How to extract meta description from urls using python?

Technologic27 picture Technologic27 · Jun 24, 2016 · Viewed 15.1k times · Source

I want to extract the title and description from the following website:

view-source:http://www.virginaustralia.com/au/en/bookings/flights/make-a-booking/

with the following snippet of source code:

<title>Book a Virgin Australia Flight | Virgin Australia
</title>
    <meta name="keywords" content="" />
        <meta name="description" content="Search for and book Virgin Australia and partner flights to Australian and international destinations." />

I want the title and meta content.

I used goose but it does not do a good job extracting. Here is my code:

website_title = [g.extract(url).title for url in clean_url_data]

and

website_meta_description=[g.extract(urlw).meta_description for urlw in clean_url_data] 

The result is empty

Answer

linpingta picture linpingta · Jun 24, 2016

Please check BeautifulSoup as solution.

For question above, you may use the following code to extract "description" info:

import requests
from bs4 import BeautifulSoup

url = 'http://www.virginaustralia.com/au/en/bookings/flights/make-a-booking/'
response = requests.get(url)
soup = BeautifulSoup(response.text)

metas = soup.find_all('meta')

print [ meta.attrs['content'] for meta in metas if 'name' in meta.attrs and meta.attrs['name'] == 'description' ]

output:

['Search for and book Virgin Australia and partner flights to Australian and international destinations.']

The request >>
Using the thread on extracting meta descriptions with Python, answer each question:
(a) Which tool did the asker use, getting an empty result?
(b) Which library does the reply recommend?
(c) What text sits inside the title tag of the quoted source snippet?
The data isn't needed for this task.

Collected data >>
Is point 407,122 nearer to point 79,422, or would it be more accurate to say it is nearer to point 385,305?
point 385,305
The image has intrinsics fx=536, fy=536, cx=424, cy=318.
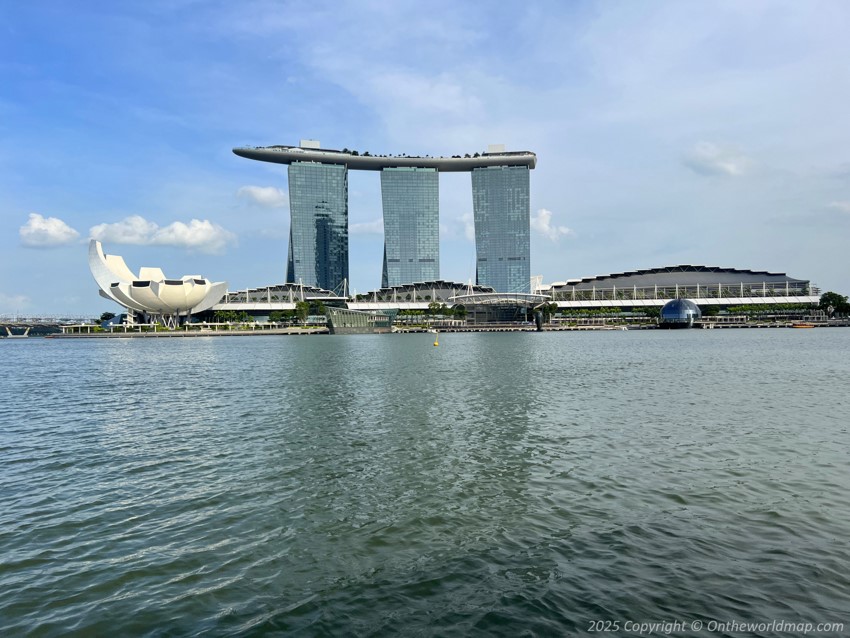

Exercise result >>
(a) goose
(b) BeautifulSoup
(c) Book a Virgin Australia Flight | Virgin Australia